As we enter the heart of election season, the airwaves are filled with political advertisements. Unfortunately, many of these will be negative ads that often serve only to obscure the real choices between the candidates and parties.
And when it comes to advertising, volume, not just content, matters. Here the Republicans enjoy a dramatic advantage in terms of fundraising, as they have in the past. Indeed, The New York Times reported on Sept. 17 that "the financial advantage held by the Republican National Committee over its Democratic counterpart could help [Bush] win the toss-up states."
It is pretty plain that the best interests of democracy are served when candidates try to persuade voters to adopt their views, instead of trying to conceal the real choices presented by the two parties.
In this election, more than any other yet held, local television broadcasters have the power either to add to the obfuscation or to clarify the differences between candidates. In other words, broadcasters can, if they choose, serve democracy by permitting voters, not ad agencies, to choose the country's policies.
Broadcasters have never played a more critical role in informing voters about the stands of candidates. That is why, for instance, Vice President Gore insisted on having at least three debates on all broadcast channels at the same time. In an era of fractionated audiences, only broadcasters have the ability to reach 100% of households at a time.

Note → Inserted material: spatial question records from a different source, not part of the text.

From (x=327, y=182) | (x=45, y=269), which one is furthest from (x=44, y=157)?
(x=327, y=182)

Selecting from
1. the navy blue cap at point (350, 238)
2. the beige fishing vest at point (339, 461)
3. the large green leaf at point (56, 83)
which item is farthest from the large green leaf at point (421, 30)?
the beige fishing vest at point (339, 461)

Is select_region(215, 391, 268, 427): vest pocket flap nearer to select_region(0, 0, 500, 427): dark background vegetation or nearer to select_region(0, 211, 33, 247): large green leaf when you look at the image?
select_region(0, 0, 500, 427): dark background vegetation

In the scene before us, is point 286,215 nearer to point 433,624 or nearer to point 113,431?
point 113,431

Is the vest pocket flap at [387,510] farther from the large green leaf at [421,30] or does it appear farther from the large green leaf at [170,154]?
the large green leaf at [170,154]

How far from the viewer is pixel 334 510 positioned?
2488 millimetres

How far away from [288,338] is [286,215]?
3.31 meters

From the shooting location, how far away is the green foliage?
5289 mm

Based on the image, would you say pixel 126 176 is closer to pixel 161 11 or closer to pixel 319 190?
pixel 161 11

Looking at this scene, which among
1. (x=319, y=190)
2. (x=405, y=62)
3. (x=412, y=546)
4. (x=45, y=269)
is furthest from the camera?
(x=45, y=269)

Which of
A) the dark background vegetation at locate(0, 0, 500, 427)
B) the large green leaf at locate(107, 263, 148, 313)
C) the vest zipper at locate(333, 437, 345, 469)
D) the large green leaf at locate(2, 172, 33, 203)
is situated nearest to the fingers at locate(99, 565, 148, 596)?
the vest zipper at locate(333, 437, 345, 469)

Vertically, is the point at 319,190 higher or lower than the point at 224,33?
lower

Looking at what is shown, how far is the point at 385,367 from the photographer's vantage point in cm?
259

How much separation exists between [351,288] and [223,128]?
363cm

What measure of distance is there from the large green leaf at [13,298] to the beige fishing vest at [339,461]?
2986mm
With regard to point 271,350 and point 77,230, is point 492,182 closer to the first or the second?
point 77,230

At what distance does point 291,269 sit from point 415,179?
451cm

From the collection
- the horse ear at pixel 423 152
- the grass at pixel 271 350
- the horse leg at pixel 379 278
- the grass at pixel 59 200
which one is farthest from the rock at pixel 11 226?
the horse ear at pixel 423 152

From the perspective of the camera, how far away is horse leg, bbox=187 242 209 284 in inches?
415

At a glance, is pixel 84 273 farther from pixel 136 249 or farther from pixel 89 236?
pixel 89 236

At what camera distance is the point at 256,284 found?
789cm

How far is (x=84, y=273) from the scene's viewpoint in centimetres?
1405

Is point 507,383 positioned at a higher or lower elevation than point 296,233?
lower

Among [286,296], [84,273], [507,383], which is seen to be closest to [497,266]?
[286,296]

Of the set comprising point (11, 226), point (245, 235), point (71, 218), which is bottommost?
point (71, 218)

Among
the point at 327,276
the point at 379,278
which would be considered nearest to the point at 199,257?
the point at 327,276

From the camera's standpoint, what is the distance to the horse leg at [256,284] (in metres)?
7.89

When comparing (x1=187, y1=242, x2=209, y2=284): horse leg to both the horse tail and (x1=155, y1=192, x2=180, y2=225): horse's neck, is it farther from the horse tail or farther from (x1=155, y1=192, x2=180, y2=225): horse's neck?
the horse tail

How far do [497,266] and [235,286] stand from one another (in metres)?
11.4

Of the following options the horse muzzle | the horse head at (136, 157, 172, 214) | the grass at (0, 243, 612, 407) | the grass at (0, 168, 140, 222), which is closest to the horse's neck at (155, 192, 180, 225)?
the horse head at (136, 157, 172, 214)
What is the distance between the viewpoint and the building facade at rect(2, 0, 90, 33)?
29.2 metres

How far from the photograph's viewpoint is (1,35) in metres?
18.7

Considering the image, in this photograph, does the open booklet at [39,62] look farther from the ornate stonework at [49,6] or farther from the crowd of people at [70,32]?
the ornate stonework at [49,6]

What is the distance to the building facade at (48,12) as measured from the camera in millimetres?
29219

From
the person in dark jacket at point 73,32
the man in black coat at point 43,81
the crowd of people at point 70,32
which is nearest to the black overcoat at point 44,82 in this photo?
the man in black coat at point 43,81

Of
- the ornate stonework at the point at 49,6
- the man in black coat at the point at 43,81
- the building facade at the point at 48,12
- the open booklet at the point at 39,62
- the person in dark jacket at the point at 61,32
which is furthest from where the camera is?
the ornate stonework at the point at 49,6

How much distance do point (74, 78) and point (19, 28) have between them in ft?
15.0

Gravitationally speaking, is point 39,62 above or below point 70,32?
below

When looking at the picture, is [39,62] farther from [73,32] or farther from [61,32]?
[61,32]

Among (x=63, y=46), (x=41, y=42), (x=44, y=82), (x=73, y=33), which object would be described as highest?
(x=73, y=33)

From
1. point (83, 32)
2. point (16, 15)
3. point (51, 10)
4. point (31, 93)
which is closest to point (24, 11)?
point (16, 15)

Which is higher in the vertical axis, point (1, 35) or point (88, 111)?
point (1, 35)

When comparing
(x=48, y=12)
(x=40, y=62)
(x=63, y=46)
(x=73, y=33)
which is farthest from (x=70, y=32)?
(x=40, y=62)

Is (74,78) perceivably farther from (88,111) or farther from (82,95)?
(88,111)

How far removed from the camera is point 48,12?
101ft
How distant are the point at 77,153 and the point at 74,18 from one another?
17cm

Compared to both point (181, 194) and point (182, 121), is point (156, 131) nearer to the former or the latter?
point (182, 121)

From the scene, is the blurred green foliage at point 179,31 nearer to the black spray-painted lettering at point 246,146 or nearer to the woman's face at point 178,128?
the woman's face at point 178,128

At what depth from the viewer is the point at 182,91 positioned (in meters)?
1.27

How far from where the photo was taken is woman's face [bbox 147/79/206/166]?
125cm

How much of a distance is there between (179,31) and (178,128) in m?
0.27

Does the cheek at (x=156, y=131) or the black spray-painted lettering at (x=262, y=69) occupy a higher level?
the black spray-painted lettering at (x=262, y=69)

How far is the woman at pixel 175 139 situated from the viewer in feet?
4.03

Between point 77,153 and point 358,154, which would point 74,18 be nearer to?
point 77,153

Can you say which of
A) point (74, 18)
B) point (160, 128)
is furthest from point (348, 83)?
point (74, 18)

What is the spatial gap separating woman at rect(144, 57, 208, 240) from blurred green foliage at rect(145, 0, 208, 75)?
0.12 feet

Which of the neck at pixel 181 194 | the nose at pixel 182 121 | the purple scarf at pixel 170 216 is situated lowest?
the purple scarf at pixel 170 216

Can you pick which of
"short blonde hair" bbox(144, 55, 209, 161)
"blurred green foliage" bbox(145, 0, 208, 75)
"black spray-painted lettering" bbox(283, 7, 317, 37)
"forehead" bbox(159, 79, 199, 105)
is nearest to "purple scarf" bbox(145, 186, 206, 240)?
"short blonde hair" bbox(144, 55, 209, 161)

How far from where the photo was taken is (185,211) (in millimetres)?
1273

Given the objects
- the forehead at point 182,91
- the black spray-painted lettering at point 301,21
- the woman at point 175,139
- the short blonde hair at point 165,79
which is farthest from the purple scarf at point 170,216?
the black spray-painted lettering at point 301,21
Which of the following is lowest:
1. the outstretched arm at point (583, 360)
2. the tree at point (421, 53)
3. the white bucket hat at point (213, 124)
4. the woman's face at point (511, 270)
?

Another testament to broadcasters' power over the electoral process is that broadcasters have never received so much money for paid advertising. Estimates are that, from all candidates for all elections, broadcasters will take in more than $600 million-40% more than in the 1996 election. About 90% of the money will go to local broadcasters.
Broadcasters also have a legal duty to serve the "public interest" in return for having received their licenses for free from the government-as opposed to those who had to buy mobile-communications licenses at auctions raising more than $10 billion in the past five years. One way to serve the "public interest" is to make sure that the parties debate the issues. There are two ways:
1) Offer in every local market an opportunity for debate between the major candidates for Congress and the Senate. Many local TV stations already hold debates. But not all agree to show the debates on all channels, and in some markets, broadcasters leave this job to cable channels, which simply don't reach the same size audience. Broadcasters should hold such local debates and should work together to make sure they air simultaneously on all broadcast channels. Debates are the best way to clarify the differences between candidates on issues.
2) Give the presidential, senatorial and congressional candidates five minutes of advertising time each, usable within the last 30 days before the election. There should be one condition: The time can be used only by the candidate speaking directly to the camera. Under this circumstance, it is highly unlikely that a candidate will be tempted to distort the opponent's record on an issue; rebuttal is too easy and too devastating.
Neither of these ideas is new. But in no previous election has it been more important for broadcasters to help voters understand the real differences between candidates. And in no previous election have broadcasters received so much money; it is both right and time for them to give back to our democracy the two kinds of free time asked for here.